Cuando, para evitar el vómito, finalmente declaré 'Orgullo y Prejuicio' de Jane Austen como desesperanzadamente insufrible tras llegar a la mitad, opté por 'Siddhartha' de Hermann Hesse, que mi hermano me había recomendado calurosamente y que también se desarrolla en India. Trata sobre el Brahmán Siddhartha, que, al igual que muchos otros peregrinos hindúes, busca la liberación del samsara y aspira a la realización. Sin embargo, no lo logra a través de las doctrinas de los creyentes, la ascética o el hedonismo, sino a través de la pura aceptación y valoración de toda existencia en la tierra.

Si bien hay un objetivo que todas las personas en conjunto y a la vez por sí solas intentan alcanzar, ¿no es la felicidad? Algunos la buscan directamente, otros intentan acercarse poco a poco sin darse cuenta. Con cada acción intentamos evitar nuestro propio sufrimiento y aumentar nuestra felicidad, ¿o acaso hay algo como el altruismo? Para algunos, el dinero, un automóvil o una casa traen satisfacción, para otros la validación, el conocimiento o el poder; para algunos más, la familia y los amigos, el amor y la humildad. Se podrían enumerar miles de motivaciones de las que las personas encuentran felicidad. Sin embargo, parece que ninguno de estos caminos ha conducido nunca a una felicidad completa, y por el miedo a tal realización, los profetas crearon personas y dioses que nos guían, siempre y cuando nos rendimos a ellos y bailamos al ritmo de sus reglas. Un excelente método de ejercer poder. Ya sea el arrepentimiento de los cristianos, la meditación de los budistas, la ascética de los hindúes, el ayuno de los musulmanes o el hedonismo de los sardanistas, ¿quién puede afirmar que ha alcanzado esta felicidad? Durante mucho tiempo pensé que el camino del hedonismo, es decir, la pura maximización del placer y la felicidad y la minimización del sufrimiento, sin importar los medios, era el mejor camino para alcanzar este estado.

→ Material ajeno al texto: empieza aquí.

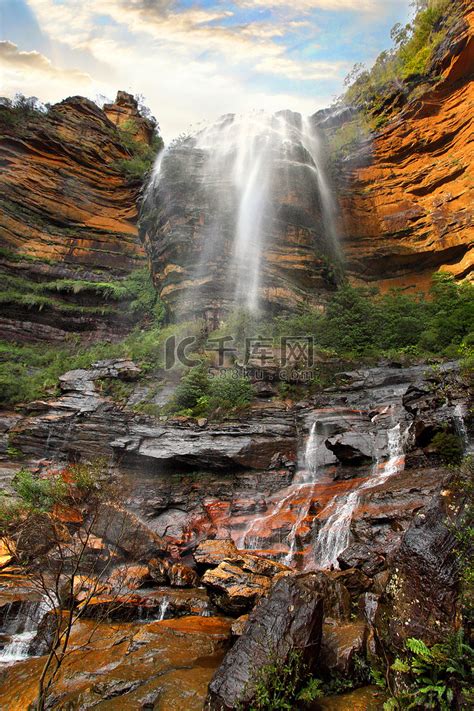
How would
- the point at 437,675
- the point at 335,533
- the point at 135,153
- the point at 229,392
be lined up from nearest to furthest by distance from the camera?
the point at 437,675, the point at 335,533, the point at 229,392, the point at 135,153

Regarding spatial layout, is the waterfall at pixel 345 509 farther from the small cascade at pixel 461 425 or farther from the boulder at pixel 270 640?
the boulder at pixel 270 640

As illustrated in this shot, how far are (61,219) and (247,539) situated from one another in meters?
25.8

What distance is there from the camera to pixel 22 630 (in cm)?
743

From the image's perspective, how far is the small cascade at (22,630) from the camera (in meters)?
6.66

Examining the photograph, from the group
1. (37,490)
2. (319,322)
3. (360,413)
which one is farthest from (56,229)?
(360,413)

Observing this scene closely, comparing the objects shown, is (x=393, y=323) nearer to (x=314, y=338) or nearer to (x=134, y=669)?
(x=314, y=338)

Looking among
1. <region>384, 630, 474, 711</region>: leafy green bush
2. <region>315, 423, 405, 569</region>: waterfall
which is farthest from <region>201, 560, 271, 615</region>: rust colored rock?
<region>384, 630, 474, 711</region>: leafy green bush

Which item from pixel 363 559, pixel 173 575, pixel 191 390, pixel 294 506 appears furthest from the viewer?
pixel 191 390

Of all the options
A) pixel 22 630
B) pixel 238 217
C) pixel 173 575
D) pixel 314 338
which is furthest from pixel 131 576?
pixel 238 217

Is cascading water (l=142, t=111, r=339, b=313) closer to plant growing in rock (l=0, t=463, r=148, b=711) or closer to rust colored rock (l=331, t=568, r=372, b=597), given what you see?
plant growing in rock (l=0, t=463, r=148, b=711)

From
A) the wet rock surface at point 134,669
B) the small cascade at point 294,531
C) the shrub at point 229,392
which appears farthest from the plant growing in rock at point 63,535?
the shrub at point 229,392

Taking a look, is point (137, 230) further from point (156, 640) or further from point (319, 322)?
point (156, 640)

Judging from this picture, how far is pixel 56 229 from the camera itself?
27250 mm

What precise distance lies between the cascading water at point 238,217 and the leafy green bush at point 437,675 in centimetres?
1866
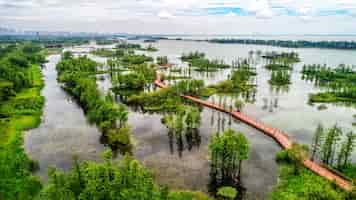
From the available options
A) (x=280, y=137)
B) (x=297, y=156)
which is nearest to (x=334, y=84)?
(x=280, y=137)

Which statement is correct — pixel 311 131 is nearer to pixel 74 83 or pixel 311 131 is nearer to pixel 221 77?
pixel 221 77

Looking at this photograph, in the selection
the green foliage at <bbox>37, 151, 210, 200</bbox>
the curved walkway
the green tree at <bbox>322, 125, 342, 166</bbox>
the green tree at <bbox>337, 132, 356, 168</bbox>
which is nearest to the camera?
the green foliage at <bbox>37, 151, 210, 200</bbox>

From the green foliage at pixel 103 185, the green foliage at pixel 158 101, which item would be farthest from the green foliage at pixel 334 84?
the green foliage at pixel 103 185

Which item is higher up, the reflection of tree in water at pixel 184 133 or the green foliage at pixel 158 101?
the green foliage at pixel 158 101

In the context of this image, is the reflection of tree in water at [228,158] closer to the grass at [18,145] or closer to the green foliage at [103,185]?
the green foliage at [103,185]

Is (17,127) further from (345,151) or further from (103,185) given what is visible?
(345,151)

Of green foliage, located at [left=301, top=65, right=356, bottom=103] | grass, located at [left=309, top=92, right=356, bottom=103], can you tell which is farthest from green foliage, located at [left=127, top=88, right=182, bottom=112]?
green foliage, located at [left=301, top=65, right=356, bottom=103]

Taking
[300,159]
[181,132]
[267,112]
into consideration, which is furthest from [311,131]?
[181,132]

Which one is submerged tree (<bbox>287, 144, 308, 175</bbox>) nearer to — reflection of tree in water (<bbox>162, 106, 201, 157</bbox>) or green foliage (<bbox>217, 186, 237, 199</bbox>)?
green foliage (<bbox>217, 186, 237, 199</bbox>)
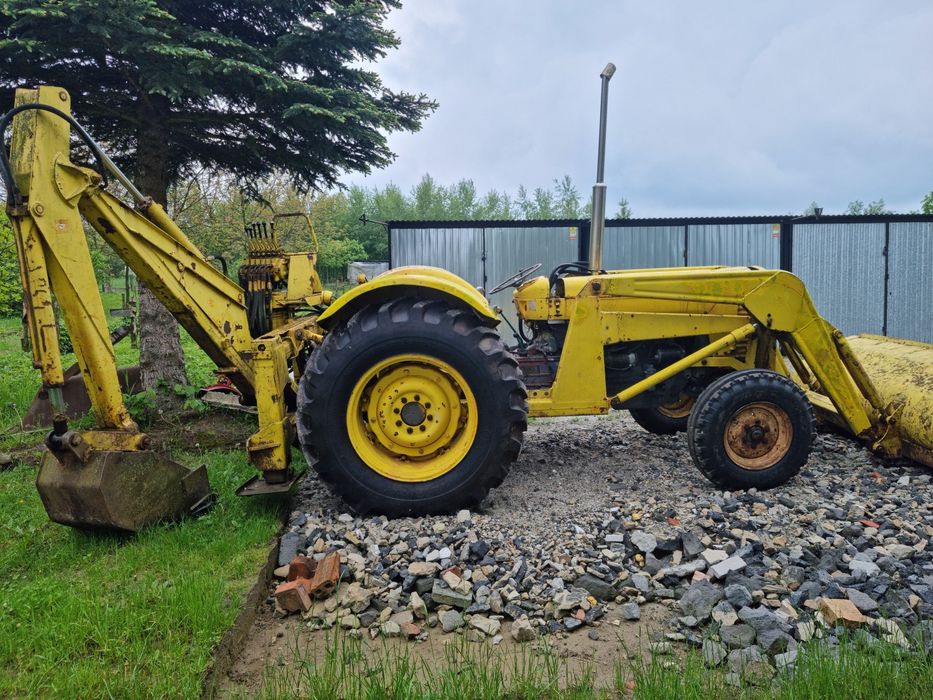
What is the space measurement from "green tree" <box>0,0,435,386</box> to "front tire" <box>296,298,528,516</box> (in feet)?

Pero, sin importar cuán duro se intente minimizar el sufrimiento, nunca se logrará eliminarlo. ¿Cómo podría ser? Ya había compartido este pensamiento antes, pero a partir de estas reflexiones, ha crecido en mí una flor de la cual no intento averiguar si será fructífera o no. Solo a través de la pura existencia del sufrimiento existe el estado de no sufrir, la indiferencia. Y si hay un lado negativo, siempre habrá uno positivo y así el sufrimiento determina el placer y la alegría. Está claro que todos intentan minimizar su sufrimiento, eso es natural. Sin embargo, la existencia del sufrimiento también es natural. Entonces, ¿no deberíamos intentar reconocer y aceptar este sufrimiento tal como es? ¿Deberíamos no, tal vez, simplemente echar un vistazo a la realidad y aceptar que algo como la felicidad no existe y nunca podrá existir, en lugar de luchar, durante milenios, en esta lucha que debería culminar en el utópico fin del sufrimiento? Se podría utilizar toda la fuerza y el tiempo que se ha invertido en esta búsqueda para no aspirar a un futuro perfecto, sino para lograr lo mejor en el aquí y el ahora. Como Siddhartha, aceptar el mundo y a las personas con todos sus componentes tal como son y valorar su singularidad.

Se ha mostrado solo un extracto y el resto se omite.